━━ EXTRAIT DE LA PAGE

CAIRN.INFO : Matières à réflexion

1Le titre principal de l’ouvrage articule habilement deux thèses : « l’étatisation » du Sacré fait partie du processus de fondation et de stabilisation de tout État ; pour ce faire, l’État procède par assertions sacralisées, dont sa Constitution (« production mythique, texte religieux », p. 91) est une expression privilégiée. Si la Chine contemporaine constitue l’objet premier de l’étude, l’expérience sud-africaine de l’auteur durant les dernières années de l’Apartheid et sa réflexion sur le processus qui conduisit à la Constitution adoptée en 1996 forment la « seconde voix » de l’ouvrage, parfois enrichie de références à d’autres situations nationales, aux États-Unis notamment.

2La longue préface de l’ouvrage livre l’essentiel de sa thèse : les États-nations sont toujours des États religieux, dont le territoire est « sacré ». L’État-nation exige qu’on lui sacrifie, qu’on le célèbre, l’adore et sanctifie. La constitution chinoise, qui fait explicitement référence à son espace de souveraineté en tant que « territoire sacré », constitue un excellent exemple de pareille exigence. La territorialisation est devenue une forme de sacralisation, associée à une narration à caractère mythologique. Cette revendication a de profondes implications quant aux structures juridiques, au contrôle social, à la liberté religieuse et aux droits de l’homme en général. La façon dont le territoire, la religion et la citoyenneté sont mythifiés et sacralisés constitue l’infrastructure imaginée de l’État-nation moderne. La nation n’est pas simplement « imaginée » : l’État la sacralise.

3Intéressante sans être vraiment neuve, la thèse s’inspire des sciences religieuses contemporaines de manière plus approfondie que ne le font souvent les travaux consacrés aux États contemporains et à leur armature juridique. Les références à Bruce Lincoln, Giorgio Agamben, David Chidester par exemple sont nombreuses et précises, l’appareil critique détaillé. L’étude du lexique politico-religieux chinois et de sa rhétorique constitutionnelle est éclairante, même si elle aurait pu être poussée plus loin. Mais la comparaison menée avec la Constitution sud-africaine est décevante : si l’un et l’autre texte, note l’auteur, sont fondés sur un mythos portant sur l’histoire nationale, leurs oppositions ne sont guère articulées. En définitive, on ne sait pas vraiment si tout État sacralise pareillement la nation, ou si les limites et la stratégie de sacralisation poursuivies d’un État à l’autre peuvent et doivent être différenciées.

━━━━
━━ DONNÉES FOURNIES

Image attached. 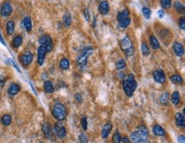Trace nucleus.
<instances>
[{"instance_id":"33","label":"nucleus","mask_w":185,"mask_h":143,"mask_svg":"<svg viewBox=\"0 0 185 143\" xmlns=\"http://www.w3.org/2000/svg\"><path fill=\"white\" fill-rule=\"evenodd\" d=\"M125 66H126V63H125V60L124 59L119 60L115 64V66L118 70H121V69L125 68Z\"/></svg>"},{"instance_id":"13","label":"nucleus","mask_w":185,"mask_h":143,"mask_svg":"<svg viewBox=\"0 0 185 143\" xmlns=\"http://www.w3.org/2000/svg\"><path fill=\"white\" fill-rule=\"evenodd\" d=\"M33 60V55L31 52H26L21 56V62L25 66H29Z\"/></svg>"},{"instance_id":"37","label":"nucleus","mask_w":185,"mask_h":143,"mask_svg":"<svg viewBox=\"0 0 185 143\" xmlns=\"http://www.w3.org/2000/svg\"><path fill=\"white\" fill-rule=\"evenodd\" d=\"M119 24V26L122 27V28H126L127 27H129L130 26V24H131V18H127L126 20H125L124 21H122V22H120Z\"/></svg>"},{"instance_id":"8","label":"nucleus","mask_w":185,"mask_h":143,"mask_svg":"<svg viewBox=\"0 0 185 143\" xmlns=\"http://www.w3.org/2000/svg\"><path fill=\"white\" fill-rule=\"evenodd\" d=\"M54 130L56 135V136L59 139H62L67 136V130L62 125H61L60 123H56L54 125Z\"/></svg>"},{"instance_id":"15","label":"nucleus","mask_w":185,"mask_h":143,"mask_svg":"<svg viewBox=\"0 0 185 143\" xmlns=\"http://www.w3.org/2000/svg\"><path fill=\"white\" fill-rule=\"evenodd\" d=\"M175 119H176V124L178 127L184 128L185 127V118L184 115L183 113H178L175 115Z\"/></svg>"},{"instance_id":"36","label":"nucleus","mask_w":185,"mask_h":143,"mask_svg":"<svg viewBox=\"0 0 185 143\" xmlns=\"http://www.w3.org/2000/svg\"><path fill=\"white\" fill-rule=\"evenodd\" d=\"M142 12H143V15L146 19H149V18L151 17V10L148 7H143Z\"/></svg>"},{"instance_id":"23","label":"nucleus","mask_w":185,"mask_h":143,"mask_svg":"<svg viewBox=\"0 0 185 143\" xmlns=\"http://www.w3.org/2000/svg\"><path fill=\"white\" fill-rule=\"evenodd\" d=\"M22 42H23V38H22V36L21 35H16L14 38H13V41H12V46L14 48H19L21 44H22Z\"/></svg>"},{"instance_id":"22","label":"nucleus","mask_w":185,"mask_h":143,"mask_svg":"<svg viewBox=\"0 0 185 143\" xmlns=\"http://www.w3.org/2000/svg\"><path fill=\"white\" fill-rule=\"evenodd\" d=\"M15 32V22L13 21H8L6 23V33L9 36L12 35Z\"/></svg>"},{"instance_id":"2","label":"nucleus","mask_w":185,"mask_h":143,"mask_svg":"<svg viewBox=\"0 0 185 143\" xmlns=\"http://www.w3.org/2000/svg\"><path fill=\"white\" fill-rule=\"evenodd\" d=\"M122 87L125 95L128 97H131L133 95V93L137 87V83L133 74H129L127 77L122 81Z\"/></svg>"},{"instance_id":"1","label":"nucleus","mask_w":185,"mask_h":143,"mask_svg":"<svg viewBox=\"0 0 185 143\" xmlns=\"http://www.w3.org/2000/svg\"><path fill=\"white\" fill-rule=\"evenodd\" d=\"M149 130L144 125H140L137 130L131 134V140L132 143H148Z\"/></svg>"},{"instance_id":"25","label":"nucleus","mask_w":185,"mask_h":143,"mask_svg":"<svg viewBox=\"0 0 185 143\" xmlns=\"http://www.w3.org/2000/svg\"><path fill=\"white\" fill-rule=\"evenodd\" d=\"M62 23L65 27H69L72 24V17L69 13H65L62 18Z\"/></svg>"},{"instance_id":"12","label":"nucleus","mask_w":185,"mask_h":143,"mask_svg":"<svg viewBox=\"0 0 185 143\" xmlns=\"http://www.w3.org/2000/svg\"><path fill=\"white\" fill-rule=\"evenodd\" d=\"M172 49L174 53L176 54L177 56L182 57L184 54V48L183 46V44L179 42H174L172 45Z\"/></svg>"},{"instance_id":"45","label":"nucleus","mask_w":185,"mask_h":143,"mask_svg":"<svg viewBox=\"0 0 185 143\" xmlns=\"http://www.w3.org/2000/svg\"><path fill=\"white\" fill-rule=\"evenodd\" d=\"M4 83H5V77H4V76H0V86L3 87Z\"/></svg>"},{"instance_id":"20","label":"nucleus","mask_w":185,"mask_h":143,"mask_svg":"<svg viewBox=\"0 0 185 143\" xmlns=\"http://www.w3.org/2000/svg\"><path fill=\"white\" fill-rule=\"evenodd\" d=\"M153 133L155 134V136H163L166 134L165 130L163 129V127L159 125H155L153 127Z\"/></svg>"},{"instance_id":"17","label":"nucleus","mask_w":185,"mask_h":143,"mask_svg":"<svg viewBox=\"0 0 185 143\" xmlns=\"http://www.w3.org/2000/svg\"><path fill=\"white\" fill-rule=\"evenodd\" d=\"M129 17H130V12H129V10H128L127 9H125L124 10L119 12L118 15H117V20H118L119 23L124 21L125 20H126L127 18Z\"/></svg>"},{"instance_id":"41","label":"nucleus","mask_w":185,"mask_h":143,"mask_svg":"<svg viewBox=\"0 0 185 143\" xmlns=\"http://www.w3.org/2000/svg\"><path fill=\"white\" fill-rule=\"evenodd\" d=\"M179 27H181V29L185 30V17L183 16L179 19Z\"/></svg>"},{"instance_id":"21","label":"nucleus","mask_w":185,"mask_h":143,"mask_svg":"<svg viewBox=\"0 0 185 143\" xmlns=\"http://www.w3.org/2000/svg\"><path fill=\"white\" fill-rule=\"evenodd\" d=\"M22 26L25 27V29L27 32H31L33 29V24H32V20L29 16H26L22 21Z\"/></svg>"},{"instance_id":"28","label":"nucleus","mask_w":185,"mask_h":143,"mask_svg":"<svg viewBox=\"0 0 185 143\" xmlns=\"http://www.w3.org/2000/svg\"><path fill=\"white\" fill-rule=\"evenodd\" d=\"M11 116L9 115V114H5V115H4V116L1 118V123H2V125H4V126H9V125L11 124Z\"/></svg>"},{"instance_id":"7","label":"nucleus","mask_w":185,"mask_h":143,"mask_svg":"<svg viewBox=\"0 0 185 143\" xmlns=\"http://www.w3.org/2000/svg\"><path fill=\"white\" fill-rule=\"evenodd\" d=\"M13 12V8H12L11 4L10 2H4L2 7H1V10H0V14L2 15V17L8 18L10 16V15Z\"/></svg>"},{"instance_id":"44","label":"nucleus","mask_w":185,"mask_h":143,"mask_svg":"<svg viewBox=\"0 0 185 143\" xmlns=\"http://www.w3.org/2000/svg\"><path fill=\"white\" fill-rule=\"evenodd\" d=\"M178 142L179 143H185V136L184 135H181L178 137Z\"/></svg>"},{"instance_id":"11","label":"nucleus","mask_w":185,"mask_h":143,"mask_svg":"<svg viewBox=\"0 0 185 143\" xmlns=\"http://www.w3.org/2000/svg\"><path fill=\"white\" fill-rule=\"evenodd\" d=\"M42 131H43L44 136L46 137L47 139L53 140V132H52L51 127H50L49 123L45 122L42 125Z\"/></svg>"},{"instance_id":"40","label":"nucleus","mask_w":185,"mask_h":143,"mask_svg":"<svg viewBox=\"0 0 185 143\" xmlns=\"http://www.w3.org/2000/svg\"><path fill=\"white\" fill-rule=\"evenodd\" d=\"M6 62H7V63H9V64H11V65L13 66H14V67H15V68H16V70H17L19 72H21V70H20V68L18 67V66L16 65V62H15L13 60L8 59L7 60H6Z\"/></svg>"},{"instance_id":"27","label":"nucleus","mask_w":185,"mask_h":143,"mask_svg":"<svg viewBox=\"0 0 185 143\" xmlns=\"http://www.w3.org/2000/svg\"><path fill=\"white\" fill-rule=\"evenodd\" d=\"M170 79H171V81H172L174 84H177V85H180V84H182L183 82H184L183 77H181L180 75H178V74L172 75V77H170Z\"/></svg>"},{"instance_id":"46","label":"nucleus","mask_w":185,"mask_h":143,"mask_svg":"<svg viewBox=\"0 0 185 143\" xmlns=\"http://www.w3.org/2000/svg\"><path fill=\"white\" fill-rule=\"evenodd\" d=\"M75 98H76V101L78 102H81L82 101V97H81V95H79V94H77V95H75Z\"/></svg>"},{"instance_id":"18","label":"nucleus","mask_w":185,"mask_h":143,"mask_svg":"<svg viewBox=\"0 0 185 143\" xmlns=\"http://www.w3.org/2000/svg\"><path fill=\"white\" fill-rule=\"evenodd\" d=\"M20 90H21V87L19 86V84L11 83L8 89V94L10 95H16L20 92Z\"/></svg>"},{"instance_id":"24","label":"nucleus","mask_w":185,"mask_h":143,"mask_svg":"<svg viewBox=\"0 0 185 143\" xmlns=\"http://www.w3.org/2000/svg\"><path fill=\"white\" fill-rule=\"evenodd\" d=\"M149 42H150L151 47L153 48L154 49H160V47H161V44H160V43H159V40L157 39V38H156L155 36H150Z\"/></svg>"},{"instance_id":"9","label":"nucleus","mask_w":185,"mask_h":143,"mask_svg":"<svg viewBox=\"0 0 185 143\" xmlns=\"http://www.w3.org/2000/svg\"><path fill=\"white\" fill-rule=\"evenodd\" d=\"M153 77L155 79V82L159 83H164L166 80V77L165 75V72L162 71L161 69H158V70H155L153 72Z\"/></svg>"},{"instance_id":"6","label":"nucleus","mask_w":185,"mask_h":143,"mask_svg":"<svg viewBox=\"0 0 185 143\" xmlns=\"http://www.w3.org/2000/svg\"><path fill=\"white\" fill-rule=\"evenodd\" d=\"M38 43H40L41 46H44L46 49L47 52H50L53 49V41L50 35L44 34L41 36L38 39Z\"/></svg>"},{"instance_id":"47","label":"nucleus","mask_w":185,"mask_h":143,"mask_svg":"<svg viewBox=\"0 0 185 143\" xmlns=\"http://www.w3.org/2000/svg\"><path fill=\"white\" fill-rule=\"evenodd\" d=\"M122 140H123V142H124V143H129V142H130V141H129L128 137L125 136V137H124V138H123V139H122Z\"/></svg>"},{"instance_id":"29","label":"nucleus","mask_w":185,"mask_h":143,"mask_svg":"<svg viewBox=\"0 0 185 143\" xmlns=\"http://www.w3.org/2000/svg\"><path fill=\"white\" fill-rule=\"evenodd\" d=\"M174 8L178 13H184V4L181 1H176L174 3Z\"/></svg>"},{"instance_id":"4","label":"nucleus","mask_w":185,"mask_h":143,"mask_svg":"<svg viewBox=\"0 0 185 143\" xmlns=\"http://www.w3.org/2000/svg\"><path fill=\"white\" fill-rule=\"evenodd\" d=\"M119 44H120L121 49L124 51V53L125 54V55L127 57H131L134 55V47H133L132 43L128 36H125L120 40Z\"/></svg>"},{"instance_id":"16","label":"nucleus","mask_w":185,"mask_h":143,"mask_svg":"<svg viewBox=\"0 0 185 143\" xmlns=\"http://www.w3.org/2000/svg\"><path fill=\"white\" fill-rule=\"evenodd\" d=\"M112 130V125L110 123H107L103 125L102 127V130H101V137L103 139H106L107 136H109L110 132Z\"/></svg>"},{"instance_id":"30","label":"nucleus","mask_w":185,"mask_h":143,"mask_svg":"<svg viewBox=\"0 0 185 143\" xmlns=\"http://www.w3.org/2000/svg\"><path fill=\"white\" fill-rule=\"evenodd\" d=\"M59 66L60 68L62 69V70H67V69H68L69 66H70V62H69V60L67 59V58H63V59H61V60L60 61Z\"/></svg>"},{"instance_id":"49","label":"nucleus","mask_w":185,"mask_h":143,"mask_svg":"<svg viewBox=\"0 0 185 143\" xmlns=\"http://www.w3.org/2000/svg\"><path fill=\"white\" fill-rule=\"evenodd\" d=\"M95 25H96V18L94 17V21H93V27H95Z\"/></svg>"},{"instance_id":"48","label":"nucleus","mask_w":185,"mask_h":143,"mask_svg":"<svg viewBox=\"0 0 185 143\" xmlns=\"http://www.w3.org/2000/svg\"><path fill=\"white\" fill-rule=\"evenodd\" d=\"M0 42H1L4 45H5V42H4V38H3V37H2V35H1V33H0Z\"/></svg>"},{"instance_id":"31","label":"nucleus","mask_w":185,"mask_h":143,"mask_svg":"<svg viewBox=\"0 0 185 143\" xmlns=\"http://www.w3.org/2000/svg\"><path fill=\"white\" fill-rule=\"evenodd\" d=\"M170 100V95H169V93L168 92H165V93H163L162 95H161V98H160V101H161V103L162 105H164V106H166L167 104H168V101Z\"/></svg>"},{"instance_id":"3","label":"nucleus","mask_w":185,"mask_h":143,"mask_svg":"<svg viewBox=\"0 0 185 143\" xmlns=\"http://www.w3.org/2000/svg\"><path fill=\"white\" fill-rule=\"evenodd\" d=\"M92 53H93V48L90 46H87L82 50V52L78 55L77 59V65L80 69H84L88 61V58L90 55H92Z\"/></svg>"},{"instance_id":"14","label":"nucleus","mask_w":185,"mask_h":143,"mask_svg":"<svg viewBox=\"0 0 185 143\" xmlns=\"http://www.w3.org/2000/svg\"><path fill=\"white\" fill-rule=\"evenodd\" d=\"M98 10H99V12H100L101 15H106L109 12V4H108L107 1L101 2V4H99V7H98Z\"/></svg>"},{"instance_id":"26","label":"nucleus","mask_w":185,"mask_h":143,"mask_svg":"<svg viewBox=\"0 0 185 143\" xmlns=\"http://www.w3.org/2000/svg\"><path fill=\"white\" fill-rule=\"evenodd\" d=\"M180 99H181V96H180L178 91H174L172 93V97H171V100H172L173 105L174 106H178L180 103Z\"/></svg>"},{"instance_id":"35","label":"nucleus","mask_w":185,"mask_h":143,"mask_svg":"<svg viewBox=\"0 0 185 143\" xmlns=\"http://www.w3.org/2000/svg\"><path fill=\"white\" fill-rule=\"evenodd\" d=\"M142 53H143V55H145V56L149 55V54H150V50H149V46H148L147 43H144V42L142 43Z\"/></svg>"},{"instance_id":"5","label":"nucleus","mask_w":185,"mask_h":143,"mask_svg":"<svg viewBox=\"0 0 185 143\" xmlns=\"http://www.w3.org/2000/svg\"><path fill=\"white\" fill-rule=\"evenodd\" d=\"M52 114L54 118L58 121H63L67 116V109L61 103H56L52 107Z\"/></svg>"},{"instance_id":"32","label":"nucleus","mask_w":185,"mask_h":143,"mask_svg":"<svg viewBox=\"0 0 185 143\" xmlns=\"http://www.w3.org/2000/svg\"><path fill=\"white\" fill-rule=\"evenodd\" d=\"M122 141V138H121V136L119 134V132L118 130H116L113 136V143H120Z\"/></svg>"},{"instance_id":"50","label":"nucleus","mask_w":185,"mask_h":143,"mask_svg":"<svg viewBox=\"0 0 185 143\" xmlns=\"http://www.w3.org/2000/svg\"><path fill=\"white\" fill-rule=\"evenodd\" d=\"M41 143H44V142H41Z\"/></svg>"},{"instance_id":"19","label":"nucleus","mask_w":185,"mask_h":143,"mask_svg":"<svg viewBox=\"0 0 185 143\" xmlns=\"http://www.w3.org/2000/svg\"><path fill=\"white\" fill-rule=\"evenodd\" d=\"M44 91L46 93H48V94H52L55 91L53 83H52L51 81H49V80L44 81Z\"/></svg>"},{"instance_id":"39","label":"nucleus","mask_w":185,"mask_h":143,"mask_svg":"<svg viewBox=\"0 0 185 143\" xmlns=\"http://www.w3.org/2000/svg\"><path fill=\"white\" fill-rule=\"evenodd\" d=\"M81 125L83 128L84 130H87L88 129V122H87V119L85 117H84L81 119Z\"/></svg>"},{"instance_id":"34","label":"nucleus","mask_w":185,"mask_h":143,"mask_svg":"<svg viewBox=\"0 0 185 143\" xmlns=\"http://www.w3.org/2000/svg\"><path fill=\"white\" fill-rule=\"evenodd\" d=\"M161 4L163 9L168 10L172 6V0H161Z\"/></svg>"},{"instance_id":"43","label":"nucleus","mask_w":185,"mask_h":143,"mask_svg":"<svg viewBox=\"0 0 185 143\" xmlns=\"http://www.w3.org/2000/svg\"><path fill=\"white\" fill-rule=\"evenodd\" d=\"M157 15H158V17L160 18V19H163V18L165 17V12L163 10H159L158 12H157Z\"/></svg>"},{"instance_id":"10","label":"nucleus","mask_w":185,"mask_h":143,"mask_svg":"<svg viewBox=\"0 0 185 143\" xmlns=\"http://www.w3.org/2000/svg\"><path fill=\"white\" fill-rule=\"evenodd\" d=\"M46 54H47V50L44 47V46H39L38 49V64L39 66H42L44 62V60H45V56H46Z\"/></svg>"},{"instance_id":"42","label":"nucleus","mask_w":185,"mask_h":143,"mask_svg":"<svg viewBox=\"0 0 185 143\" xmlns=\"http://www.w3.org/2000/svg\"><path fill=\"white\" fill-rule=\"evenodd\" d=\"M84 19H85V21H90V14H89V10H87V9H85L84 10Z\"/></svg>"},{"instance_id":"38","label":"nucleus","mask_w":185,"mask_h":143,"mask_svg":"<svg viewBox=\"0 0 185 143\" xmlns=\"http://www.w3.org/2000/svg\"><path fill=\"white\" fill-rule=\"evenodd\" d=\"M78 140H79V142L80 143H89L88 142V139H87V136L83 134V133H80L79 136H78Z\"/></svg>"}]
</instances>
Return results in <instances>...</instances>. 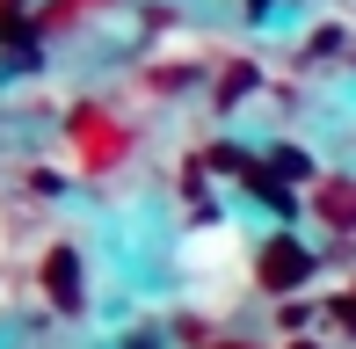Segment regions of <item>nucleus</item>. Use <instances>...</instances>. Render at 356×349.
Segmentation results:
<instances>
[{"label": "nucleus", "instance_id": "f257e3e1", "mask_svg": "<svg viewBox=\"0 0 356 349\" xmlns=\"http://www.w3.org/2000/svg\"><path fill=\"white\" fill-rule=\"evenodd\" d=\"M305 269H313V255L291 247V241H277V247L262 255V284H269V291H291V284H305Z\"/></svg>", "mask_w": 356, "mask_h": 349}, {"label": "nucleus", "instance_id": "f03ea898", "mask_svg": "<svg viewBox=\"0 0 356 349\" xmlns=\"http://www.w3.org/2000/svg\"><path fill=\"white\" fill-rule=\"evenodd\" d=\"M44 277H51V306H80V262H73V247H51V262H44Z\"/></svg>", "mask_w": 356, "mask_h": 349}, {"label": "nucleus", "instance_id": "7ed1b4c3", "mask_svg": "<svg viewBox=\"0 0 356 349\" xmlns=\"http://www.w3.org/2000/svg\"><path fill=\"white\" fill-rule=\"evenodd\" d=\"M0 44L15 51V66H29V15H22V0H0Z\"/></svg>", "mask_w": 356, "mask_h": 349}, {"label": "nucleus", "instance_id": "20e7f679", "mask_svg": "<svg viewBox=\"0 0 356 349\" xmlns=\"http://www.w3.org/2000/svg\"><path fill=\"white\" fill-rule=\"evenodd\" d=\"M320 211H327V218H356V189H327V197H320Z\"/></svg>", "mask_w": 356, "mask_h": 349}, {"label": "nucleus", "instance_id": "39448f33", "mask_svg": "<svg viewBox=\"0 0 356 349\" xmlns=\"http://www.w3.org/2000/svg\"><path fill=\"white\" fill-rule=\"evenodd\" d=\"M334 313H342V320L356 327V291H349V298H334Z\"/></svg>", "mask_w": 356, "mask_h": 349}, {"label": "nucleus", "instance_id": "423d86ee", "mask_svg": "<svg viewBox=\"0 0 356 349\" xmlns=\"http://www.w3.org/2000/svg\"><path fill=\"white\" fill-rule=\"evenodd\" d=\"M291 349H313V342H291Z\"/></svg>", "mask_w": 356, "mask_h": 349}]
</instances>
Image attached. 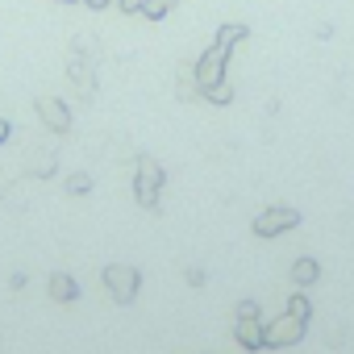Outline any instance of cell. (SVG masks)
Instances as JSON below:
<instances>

━━━━

__EXERCICES PROPOSÉS__.
1. Répondez aux questions suivantes d'après le compte rendu.
(a) En quelle année la Constitution sud-africaine évoquée a-t-elle été adoptée ?
(b) Par quelle expression la constitution chinoise désigne-t-elle son espace de souveraineté ?
(c) Quels sont les trois auteurs cités en exemple parmi les références de l'ouvrage ?
2. Recopiez le passage du compte rendu depuis « 1Le titre principal » jusqu'à « aux États-Unis notamment. » inclus.
3. Reprenez le compte rendu de l'ouvrage sur l'étatisation du sacré et poursuivez-le à partir de sa dernière phrase.

__CORRIGÉ__.
1.
(a) En 1996.
(b) « territoire sacré ».
(c) Bruce Lincoln, Giorgio Agamben et David Chidester.

2.
1Le titre principal de l’ouvrage articule habilement deux thèses : « l’étatisation » du Sacré fait partie du processus de fondation et de stabilisation de tout État ; pour ce faire, l’État procède par assertions sacralisées, dont sa Constitution (« production mythique, texte religieux », p. 91) est une expression privilégiée. Si la Chine contemporaine constitue l’objet premier de l’étude, l’expérience sud-africaine de l’auteur durant les dernières années de l’Apartheid et sa réflexion sur le processus qui conduisit à la Constitution adoptée en 1996 forment la « seconde voix » de l’ouvrage, parfois enrichie de références à d’autres situations nationales, aux États-Unis notamment.

3.
4Les chapitres consacrés à la situation des religions en Chine contemporaine sont un peu déconcertants. Les vignettes qu’ils contiennent ne remplacent pas les ouvrages plus documentés qui traitent du même thème, et, quoi qu’en dise l’auteur, les chapitres en question s’accrochent malaisément à la thèse centrale. Plus généralement, l’impression prévaut parfois d’un ouvrage partiellement composé de pièces rapportées. C’est le cas encore du chapitre consacré aux « contacts » (contacts missionnaires avec la Chine, contacts aussi des Han avec les populations situées aux marges de l’Empire), à cela près qu’il permet en sa conclusion d’articuler une thèse complémentaire : les contacts entre les puissances impériales et la Chine ont « donné naissance à un nouveau type d’État-nation, différent mais non moins dangereux que les autres États-nations » (p. 131). Du reste, la nature exacte des différences en question n’est pas précisée. Les similitudes semblent l’emporter, puisque Walsh applique à la Chine l’assertion de Michel Foucault selon laquelle l’État moderne a fonctionné comme une matrice d’individualisation ou une nouvelle forme de pouvoir pastoral (p. 133).

5En définitive, conclut l’auteur après quelques hésitations, « la Chine offre au monde un nouveau modèle d’un État-nation moderne, mais elle le fait en empruntant trop souvent involontairement des termes et des idées eurocentriques. […] L’État ancestral (zuguo) a toujours été autoritaire. […] L’État ancestral qu’est la Chine utilise aujourd’hui des catégories étroites, plusieurs, comme nous l’avons vu, empruntées aux mentalités européennes, pour renforcer son autorité et éliminer “les germes de la rébellion” » (p. 151-152). En quoi alors a consisté le passage de « L’État ancestral » chinois à cet « État moderne » calqué sur un moule occidental qu’est (aussi ?) la Chine ? C’est la question que soulève implicitement la conclusion, mais que l’auteur n’articule pas, et à laquelle il répond moins encore.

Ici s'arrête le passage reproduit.